From e256526ea1d33e3673eb8bff466d8599277928ad Mon Sep 17 00:00:00 2001
From: Mike Gerber <mike.gerber@sbb.spk-berlin.de>
Date: Fri, 27 Oct 2023 20:55:37 +0200
Subject: [PATCH] =?UTF-8?q?=F0=9F=90=9B=20Fix=20calculation=20of=20score?=
 =?UTF-8?q?=5Fhint=20for=20edge=20cases,=20e.g.=20when=20CER=20is=20infini?=
 =?UTF-8?q?te?=
MIME-Version: 1.0
Content-Type: text/plain; charset=UTF-8
Content-Transfer-Encoding: 8bit

If the CER is infinite, we can't calculate a score_hint as an int. Fall back to None
in this case.
---
 qurator/dinglehopper/align.py            | 19 +++++++++++++++++++
 qurator/dinglehopper/cli.py              |  8 +++++---
 qurator/dinglehopper/cli_line_dirs.py    |  6 ++++--
 qurator/dinglehopper/tests/test_align.py |  7 ++++++-
 4 files changed, 34 insertions(+), 6 deletions(-)

_Collected material_:
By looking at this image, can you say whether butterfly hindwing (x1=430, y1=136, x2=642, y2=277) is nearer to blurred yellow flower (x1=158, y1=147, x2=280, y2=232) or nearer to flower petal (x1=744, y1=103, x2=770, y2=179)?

_Problems and tasks_:
**1)** Quote the score_hint patch word for word, starting with "If the CER is" and going on through "insertions(+), 6 deletions(-)".
**2)** Extend the score_hint patch from its final line onward.

_Outputs for the tasks_:
**1)**
If the CER is infinite, we can't calculate a score_hint as an int. Fall back to None
in this case.
---
 qurator/dinglehopper/align.py            | 19 +++++++++++++++++++
 qurator/dinglehopper/cli.py              |  8 +++++---
 qurator/dinglehopper/cli_line_dirs.py    |  6 ++++--
 qurator/dinglehopper/tests/test_align.py |  7 ++++++-
 4 files changed, 34 insertions(+), 6 deletions(-)

**2)**
diff --git a/qurator/dinglehopper/align.py b/qurator/dinglehopper/align.py
index 968d931..07cbc8f 100644
--- a/qurator/dinglehopper/align.py
+++ b/qurator/dinglehopper/align.py
@@ -1,3 +1,6 @@
+import math
+from math import ceil
+
 from .edit_distance import *
 from rapidfuzz.distance import Levenshtein
 
@@ -8,6 +11,22 @@ def align(t1, t2):
     return seq_align(s1, s2)
 
 
+def score_hint(er: float, n: int) -> int | None:
+    """Calculate RapidFuzz score hint for a given error rate and count.
+
+    Gives the score hint for the distance functions (= expected distance) or None if
+    the error rate is inf.
+    """
+    assert not math.isnan(er)
+    try:
+        score_hint = int(ceil(er * n))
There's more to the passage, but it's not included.